With a median follow up of 30.3 months, pts have received a median of 1 (1-4) cycle of therapy. Two pts had decline in BM blasts and 4 had stable disease. Starting at 0.03 mg/kg, routine peripheral blood testing demonstrated a decline in peripheral blasts immediately after infusion of Hu8F4 on D1 and 15 with associated elevation in serum LDH in some pts and a rise in normal granulocytes, suggestive of direct antileukemic effect. Pk testing post infusion revealed a decline in detectable Hu8F4 following blast clearance. The pK parameters and transient blast reduction indicated a possible sink effect mediated by circulating blasts. The median OS was 4 months (95%CI: 1.61-6.35) overall. The median OS by the two highest dose levels were: 3 mg/kg (n=7): 3.4 months (95%CI: 3.21-3.57) and 10 mg/kg (n=3): 7.1 months (95%CI: 2.13-12.02). Median OS in pts treated post SCT (n=7) was 5.2 months (95%CI: 0.56-9.85).

SAEs documented on study were mostly disease-related and included lung infections (6), neutropenic fever (3), sepsis (2), bleeding (2), and GI toxicity (2, bleeding, typhlitis). Treatment related AEs were temporally related to the infusion and included hypotension (Grade 2: n=2), rigors (Grade 2: n=5; Grade 1: n=1). All infusion reactions were observed at dose levels of 3 and 10 mg/kg, but were transient, and managed with steroids and antihistamines. All pts proceeded with their remaining doses without reaction. No neurologic toxicity or cytokine release syndrome was observed. No new or worsening GvHD in post SCT pts was observed. Correlative studies suggest antibody dependent cellular cytotoxicity and phagocytosis as important mechanisms of antileukemic activity.

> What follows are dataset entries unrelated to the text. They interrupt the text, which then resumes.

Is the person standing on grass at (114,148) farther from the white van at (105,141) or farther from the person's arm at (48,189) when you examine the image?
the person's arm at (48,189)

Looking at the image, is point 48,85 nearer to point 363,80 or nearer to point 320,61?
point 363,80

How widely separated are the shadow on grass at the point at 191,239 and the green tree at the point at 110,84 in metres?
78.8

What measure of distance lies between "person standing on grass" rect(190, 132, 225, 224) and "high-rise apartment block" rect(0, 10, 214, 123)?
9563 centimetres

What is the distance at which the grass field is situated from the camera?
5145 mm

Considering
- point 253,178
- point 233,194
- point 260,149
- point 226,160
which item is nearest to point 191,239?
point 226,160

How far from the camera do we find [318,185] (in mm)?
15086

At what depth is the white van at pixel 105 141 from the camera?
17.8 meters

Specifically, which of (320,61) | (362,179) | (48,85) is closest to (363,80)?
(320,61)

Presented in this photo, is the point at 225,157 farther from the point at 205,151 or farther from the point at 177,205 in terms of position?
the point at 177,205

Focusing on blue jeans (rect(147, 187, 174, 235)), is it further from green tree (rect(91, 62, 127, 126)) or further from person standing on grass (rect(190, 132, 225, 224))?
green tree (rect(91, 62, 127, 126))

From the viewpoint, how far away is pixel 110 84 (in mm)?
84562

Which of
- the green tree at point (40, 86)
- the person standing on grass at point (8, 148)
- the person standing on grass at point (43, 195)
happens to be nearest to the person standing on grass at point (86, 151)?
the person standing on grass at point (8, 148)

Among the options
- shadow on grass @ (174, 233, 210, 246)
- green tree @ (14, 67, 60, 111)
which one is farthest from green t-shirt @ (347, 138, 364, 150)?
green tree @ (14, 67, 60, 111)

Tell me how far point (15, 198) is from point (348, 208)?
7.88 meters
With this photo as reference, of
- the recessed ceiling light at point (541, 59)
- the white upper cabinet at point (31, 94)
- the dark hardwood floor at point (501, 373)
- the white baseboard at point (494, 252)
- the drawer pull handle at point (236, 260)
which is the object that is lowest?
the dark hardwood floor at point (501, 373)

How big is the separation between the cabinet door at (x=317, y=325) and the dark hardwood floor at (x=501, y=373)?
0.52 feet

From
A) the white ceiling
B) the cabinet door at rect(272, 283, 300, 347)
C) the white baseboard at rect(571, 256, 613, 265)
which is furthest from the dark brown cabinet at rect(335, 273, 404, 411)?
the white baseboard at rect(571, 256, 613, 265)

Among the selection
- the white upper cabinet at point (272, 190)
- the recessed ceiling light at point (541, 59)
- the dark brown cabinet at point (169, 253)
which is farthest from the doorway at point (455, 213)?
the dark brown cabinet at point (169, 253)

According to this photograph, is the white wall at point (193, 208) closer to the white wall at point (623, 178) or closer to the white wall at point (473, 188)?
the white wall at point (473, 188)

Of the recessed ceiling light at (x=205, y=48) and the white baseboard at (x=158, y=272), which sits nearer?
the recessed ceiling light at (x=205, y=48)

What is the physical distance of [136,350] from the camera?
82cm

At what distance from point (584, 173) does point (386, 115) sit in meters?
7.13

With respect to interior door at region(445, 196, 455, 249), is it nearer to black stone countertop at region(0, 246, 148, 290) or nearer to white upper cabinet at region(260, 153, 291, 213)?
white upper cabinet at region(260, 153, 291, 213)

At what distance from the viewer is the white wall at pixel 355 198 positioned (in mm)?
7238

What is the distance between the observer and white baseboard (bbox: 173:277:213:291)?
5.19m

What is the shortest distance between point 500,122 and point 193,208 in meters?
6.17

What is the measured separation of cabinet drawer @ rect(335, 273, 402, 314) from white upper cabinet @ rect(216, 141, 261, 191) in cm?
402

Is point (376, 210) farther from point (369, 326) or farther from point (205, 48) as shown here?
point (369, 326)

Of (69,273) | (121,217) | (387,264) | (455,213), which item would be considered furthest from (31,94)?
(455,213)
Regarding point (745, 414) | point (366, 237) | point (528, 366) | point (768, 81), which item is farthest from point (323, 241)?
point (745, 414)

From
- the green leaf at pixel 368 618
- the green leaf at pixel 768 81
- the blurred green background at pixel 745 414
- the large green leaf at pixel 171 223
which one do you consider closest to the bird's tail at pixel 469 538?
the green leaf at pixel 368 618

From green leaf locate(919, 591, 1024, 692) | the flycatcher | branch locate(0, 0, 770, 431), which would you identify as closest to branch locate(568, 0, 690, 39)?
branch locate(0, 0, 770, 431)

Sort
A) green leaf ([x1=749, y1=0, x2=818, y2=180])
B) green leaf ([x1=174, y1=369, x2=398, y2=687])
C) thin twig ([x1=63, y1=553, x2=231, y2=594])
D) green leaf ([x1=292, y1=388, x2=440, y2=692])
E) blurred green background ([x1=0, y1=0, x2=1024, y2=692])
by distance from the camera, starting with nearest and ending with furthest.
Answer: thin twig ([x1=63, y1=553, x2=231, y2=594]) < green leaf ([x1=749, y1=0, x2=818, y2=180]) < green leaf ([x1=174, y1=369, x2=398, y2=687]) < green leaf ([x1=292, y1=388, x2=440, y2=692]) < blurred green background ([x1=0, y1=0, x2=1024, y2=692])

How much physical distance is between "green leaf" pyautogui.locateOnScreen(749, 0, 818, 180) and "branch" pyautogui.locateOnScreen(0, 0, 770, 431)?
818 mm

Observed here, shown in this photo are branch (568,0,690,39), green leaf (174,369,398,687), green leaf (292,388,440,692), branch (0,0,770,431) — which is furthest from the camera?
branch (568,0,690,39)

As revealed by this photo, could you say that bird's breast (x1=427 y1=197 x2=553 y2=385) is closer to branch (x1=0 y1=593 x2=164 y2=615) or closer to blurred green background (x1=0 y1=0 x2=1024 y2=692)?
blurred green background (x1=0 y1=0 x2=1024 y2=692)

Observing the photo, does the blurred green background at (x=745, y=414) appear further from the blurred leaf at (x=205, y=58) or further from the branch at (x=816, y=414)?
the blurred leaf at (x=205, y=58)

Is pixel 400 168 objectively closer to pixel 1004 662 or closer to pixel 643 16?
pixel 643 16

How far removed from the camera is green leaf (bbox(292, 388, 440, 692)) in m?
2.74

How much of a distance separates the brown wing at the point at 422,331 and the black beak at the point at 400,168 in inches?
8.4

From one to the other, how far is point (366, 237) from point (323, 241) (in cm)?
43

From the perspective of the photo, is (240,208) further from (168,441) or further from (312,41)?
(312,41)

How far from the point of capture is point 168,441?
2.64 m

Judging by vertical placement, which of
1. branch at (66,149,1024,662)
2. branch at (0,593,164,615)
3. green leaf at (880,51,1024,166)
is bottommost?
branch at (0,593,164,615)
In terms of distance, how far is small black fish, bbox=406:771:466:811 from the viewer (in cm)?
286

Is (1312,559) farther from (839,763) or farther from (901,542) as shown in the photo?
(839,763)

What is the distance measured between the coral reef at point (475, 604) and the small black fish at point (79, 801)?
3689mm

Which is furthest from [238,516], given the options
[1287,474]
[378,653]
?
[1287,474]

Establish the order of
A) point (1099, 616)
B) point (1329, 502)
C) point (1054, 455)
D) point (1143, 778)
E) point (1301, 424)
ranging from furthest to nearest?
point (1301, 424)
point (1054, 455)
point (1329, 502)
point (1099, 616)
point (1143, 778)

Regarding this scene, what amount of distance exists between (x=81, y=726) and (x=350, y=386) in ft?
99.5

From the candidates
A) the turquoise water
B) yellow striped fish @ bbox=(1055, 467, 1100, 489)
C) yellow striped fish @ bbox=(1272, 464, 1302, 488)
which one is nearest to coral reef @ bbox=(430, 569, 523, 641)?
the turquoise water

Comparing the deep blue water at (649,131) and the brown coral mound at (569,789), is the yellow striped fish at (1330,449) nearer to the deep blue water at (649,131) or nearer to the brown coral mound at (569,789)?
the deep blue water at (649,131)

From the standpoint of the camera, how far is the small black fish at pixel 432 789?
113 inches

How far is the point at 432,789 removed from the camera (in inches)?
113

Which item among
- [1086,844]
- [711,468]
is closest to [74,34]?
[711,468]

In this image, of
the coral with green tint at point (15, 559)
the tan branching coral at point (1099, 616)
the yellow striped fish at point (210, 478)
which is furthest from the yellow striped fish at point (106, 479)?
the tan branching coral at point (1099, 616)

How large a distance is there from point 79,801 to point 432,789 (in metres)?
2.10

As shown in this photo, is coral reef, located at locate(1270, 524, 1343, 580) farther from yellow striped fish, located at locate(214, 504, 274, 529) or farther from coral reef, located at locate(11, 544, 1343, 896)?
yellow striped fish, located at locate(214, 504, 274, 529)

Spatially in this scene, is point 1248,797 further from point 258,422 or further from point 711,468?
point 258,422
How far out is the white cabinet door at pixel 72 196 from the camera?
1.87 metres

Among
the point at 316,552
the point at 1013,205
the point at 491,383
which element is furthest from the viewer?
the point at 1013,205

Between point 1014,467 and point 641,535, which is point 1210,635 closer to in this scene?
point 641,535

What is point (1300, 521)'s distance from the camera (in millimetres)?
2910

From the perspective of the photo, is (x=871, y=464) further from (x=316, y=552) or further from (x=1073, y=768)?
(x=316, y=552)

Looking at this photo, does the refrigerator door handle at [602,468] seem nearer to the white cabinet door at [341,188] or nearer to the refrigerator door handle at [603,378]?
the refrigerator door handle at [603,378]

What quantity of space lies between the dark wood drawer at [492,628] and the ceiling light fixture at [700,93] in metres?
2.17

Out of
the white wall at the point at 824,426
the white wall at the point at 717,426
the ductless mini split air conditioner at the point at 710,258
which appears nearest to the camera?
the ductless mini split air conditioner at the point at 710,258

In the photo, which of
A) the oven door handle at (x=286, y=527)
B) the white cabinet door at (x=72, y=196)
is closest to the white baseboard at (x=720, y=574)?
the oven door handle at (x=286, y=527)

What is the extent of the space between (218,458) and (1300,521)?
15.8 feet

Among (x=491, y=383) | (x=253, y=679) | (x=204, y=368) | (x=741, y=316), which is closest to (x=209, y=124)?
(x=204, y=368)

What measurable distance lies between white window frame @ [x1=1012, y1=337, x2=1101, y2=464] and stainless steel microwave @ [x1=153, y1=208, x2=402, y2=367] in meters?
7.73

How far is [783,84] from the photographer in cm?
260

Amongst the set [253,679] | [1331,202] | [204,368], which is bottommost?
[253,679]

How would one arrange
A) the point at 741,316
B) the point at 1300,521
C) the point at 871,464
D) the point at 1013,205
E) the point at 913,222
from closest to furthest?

Conclusion: The novel T-cell receptor-like antibody, Hu8F4 was well tolerated with no dose-limiting toxicities observed at the maximum planned dose. While there were no objective responses, rapid peripheral blast reduction temporally related to each infusion suggested antileukemic activity. Real-time pK data on study indicate a possible sink effect mediated by high circulating disease burden that may be overcome by a more frequent dosing strategy.